§ **Task directions**
Nothing in the records should change; write them all out again.

··· Information given ···

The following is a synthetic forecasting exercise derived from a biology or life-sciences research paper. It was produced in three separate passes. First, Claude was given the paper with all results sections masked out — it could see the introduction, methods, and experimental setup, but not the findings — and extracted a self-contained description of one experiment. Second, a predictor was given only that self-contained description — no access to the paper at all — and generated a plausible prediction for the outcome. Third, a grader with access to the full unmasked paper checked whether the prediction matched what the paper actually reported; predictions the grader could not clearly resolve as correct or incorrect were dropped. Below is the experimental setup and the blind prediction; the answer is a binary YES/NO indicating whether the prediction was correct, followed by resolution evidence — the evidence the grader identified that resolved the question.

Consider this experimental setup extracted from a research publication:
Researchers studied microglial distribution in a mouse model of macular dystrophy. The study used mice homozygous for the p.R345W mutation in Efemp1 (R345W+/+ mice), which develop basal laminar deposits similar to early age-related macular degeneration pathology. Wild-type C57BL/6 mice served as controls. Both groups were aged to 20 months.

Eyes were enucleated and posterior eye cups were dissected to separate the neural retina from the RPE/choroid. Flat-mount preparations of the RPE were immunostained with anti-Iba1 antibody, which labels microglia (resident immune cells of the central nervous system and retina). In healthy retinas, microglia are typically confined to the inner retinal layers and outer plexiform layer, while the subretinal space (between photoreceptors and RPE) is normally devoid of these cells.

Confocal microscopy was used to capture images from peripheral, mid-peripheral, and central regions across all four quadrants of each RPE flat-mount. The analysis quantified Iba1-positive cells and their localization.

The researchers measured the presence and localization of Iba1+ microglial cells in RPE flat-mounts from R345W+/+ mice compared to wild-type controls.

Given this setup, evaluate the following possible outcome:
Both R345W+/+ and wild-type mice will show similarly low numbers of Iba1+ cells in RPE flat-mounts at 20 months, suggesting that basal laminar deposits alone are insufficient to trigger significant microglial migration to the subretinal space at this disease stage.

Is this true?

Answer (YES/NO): NO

···

§ **Response area**
The following is a synthetic forecasting exercise derived from a biology or life-sciences research paper. It was produced in three separate passes. First, Claude was given the paper with all results sections masked out — it could see the introduction, methods, and experimental setup, but not the findings — and extracted a self-contained description of one experiment. Second, a predictor was given only that self-contained description — no access to the paper at all — and generated a plausible prediction for the outcome. Third, a grader with access to the full unmasked paper checked whether the prediction matched what the paper actually reported; predictions the grader could not clearly resolve as correct or incorrect were dropped. Below is the experimental setup and the blind prediction; the answer is a binary YES/NO indicating whether the prediction was correct, followed by resolution evidence — the evidence the grader identified that resolved the question.

Consider this experimental setup extracted from a research publication:
Researchers studied microglial distribution in a mouse model of macular dystrophy. The study used mice homozygous for the p.R345W mutation in Efemp1 (R345W+/+ mice), which develop basal laminar deposits similar to early age-related macular degeneration pathology. Wild-type C57BL/6 mice served as controls. Both groups were aged to 20 months.

Eyes were enucleated and posterior eye cups were dissected to separate the neural retina from the RPE/choroid. Flat-mount preparations of the RPE were immunostained with anti-Iba1 antibody, which labels microglia (resident immune cells of the central nervous system and retina). In healthy retinas, microglia are typically confined to the inner retinal layers and outer plexiform layer, while the subretinal space (between photoreceptors and RPE) is normally devoid of these cells.

Confocal microscopy was used to capture images from peripheral, mid-peripheral, and central regions across all four quadrants of each RPE flat-mount. The analysis quantified Iba1-positive cells and their localization.

The researchers measured the presence and localization of Iba1+ microglial cells in RPE flat-mounts from R345W+/+ mice compared to wild-type controls.

Given this setup, evaluate the following possible outcome:
Both R345W+/+ and wild-type mice will show similarly low numbers of Iba1+ cells in RPE flat-mounts at 20 months, suggesting that basal laminar deposits alone are insufficient to trigger significant microglial migration to the subretinal space at this disease stage.

Is this true?

Answer (YES/NO): NO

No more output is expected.